Kommentar: Wenn Mehrarbeit zum Minusgeschäft wird

Wer heute in Österreich mehr arbeitet, erhöht nicht nur sein Einkommen, sondern vor allem seine Steuerlast. Das liegt an der Progression: Jede zusätzliche Stunde fällt oft in eine höhere Steuerstufe. Die erste verdiente Stunde wird also niedriger besteuert als die vierzigste. Damit wird Mehrarbeit netto immer weniger wert. Gleichzeitig können Förderungen wegfallen, weil sie an Einkommensgrenzen gekoppelt sind, und Betreuungskosten steigen, sobald die Arbeitszeit erhöht wird. Für viele Mütter bedeutet das: Mehrarbeit ist ein ökonomisches Risiko. Franz Schellhorn von Agenda Austria bringt es nüchtern auf den Punkt: Wer rechnen kann, arbeitet Teilzeit.
Die politische Erzählung, wonach mehr Kinderbetreuung automatisch zu mehr Vollzeit führt, hält einer Überprüfung nicht stand. Wien ist das beste Beispiel: flächendeckende Betreuung, aber eine Vollzeitquote, die beharrlich niedrig bleibt. Denn die Entscheidung fällt nicht im Kindergarten, sondern im Steuerrecht. Die Rechnung, die viele Familien machen, ist simpel und ernüchternd: Die zusätzliche Arbeitsstunde bringt kaum Mehrwert, aber spürbare Nachteile. Gleichzeitig wächst die spätere Pensionslücke zuverlässig mit.
Diese Fehlanreize haben Konsequenzen, die weit über individuelle Lebensentwürfe hinausgehen. Unternehmen suchen händeringend Fachkräfte, treffen jedoch auf Frauen, die rational kalkulieren und Mehrarbeit ablehnen. Nicht aus Bequemlichkeit, sondern aus ökonomischer Vernunft. Der Staat verliert Produktivität und Steuereinnahmen. Und die Betroffenen zahlen im Alter den höchsten Preis: minimale Pensionen als Ergebnis eines Systems, das ihnen Vollzeit von Beginn an unattraktiv macht.

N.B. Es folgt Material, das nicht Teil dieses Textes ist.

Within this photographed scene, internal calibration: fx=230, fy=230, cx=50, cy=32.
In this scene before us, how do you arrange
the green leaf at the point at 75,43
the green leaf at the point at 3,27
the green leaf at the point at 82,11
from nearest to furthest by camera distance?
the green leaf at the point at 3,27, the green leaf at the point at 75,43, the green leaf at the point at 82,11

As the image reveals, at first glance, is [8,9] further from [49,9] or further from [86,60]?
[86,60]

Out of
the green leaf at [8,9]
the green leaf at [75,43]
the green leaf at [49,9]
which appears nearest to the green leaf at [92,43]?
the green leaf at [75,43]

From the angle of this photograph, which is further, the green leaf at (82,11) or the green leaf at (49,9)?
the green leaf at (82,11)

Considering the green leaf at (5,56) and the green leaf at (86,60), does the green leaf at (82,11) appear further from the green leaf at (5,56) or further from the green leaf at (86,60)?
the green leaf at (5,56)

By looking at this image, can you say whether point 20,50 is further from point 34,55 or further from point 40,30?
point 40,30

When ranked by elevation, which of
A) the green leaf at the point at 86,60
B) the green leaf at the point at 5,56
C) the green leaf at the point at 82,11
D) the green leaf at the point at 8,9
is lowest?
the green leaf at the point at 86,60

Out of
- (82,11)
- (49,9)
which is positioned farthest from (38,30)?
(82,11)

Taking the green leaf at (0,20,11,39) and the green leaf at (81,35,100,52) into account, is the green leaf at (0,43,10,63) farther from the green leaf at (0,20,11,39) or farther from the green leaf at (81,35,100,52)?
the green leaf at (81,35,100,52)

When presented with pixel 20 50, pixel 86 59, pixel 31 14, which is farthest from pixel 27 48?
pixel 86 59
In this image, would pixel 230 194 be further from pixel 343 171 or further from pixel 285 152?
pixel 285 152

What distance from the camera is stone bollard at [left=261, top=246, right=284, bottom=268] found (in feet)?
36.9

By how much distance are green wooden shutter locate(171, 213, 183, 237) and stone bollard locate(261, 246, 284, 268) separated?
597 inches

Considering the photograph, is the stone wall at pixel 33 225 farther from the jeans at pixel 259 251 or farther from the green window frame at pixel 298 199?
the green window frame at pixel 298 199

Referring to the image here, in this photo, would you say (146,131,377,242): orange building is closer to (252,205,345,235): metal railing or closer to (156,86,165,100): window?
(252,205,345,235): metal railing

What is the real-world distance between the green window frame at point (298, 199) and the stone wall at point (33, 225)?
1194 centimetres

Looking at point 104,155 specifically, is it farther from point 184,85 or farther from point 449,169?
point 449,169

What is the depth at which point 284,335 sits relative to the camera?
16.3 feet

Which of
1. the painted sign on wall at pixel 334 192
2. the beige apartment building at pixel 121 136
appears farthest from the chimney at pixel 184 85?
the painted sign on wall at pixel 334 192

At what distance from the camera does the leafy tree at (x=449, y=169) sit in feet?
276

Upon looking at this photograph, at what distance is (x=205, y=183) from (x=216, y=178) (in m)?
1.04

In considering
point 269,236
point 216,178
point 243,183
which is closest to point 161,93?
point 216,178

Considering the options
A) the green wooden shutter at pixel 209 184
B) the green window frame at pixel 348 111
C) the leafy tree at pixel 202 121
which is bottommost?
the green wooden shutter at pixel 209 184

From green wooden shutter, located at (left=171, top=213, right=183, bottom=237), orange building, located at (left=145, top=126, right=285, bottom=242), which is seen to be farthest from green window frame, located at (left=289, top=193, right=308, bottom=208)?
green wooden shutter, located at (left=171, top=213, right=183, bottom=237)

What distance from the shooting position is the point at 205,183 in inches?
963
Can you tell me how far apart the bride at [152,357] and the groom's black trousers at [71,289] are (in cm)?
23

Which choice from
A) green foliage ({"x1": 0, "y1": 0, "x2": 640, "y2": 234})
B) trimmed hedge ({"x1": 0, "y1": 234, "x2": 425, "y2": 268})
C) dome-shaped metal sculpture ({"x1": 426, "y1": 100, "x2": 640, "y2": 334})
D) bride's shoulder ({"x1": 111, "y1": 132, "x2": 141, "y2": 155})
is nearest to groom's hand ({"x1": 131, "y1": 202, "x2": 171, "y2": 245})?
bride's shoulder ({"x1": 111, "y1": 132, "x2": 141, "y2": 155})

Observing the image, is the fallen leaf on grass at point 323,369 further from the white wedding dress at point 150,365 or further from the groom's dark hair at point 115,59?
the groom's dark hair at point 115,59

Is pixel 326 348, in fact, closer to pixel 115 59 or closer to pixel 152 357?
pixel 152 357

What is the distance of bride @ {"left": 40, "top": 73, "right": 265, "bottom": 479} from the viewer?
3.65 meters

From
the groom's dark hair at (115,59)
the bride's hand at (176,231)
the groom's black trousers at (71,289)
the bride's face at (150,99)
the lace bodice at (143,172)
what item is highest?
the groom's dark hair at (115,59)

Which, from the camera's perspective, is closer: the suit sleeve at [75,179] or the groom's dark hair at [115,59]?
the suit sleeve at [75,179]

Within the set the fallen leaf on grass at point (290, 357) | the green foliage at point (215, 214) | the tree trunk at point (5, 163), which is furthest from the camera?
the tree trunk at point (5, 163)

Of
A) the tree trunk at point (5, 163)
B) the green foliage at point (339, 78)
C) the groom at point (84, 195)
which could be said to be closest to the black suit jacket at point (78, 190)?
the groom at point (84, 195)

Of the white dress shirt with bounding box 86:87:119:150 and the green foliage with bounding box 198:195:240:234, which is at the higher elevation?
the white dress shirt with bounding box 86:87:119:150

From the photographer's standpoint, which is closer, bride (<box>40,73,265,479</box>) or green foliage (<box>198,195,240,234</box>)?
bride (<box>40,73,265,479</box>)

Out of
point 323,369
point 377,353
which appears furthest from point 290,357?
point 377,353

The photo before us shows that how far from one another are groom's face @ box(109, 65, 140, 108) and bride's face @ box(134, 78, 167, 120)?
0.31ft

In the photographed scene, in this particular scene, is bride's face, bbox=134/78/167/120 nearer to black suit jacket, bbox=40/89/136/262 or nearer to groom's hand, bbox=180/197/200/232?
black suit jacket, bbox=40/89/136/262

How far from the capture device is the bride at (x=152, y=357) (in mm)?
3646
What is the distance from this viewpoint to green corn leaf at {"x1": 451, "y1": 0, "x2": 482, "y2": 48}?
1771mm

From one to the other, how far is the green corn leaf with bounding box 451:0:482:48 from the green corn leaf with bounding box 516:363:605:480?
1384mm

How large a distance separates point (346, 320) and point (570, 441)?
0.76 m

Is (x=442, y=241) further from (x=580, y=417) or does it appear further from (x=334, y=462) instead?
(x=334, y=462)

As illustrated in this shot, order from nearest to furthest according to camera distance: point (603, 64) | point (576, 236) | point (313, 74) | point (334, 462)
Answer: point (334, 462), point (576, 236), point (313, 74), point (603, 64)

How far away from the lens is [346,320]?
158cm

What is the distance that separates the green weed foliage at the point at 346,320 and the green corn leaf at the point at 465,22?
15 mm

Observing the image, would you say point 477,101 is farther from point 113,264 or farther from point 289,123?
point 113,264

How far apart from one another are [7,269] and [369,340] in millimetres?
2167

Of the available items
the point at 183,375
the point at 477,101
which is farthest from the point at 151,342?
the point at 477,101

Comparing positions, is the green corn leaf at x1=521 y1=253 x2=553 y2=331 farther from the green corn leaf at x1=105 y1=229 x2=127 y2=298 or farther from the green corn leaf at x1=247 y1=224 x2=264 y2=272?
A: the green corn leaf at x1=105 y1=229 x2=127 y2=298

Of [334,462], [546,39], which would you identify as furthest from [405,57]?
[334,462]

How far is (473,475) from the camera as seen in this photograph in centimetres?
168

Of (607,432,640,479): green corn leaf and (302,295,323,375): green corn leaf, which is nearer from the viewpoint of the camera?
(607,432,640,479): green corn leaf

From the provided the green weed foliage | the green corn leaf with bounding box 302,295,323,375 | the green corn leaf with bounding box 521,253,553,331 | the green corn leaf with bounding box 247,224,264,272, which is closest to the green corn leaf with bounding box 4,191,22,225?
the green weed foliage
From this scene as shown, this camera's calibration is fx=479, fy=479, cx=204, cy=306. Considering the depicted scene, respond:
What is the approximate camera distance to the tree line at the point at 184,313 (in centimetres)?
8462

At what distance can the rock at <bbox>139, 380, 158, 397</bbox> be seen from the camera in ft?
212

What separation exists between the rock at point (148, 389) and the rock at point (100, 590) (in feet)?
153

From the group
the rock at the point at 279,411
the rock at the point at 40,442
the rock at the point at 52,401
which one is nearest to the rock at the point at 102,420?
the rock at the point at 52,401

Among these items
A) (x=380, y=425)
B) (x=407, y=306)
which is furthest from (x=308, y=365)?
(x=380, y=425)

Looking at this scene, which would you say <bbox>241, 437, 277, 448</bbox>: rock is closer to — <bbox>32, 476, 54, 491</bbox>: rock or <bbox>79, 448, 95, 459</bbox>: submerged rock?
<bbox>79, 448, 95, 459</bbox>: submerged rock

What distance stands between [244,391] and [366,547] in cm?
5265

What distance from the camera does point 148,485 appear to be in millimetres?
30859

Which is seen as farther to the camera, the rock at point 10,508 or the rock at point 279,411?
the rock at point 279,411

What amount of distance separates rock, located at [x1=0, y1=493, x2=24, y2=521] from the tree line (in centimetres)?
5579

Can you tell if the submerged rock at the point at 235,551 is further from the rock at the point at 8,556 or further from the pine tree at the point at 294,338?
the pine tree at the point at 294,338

Ein modernes Erwerbssystem müsste anders funktionieren. Mehrarbeit sollte steuerlich begünstigt, nicht bestraft werden. Förderungen sollten so gestaltet sein, dass sie nicht bei jeder zusätzlichen Stunde kollabieren. Betreuungskosten müssen kalkulierbar bleiben und dürfen den Mehrverdienst nicht sofort absorbieren. Und ein Pensionssystem, das Betreuungszeiten fair berücksichtigt, ist keine Wohltat, sondern wirtschaftliche Notwendigkeit.
Es geht nicht um Moral, sondern um Mathematik. Solange Mehrarbeit für Mütter ein Risiko bleibt, wird sich die Vollzeitquote nicht erhöhen. Die Politik kann noch so viele Appelle formulieren: Solange das System die Anstrengung verteuert, wird sie unterlassen.
Zeit, die ökonomische Logik zu korrigieren. Nur dann wird Mehrarbeit zur Chance statt zur Gefahr.
Helga Boss ist selbstständige Unternehmensberaterin, Dozentin an der Dualen Hochschule Baden-Württemberg und Mutter von zwei Kindern.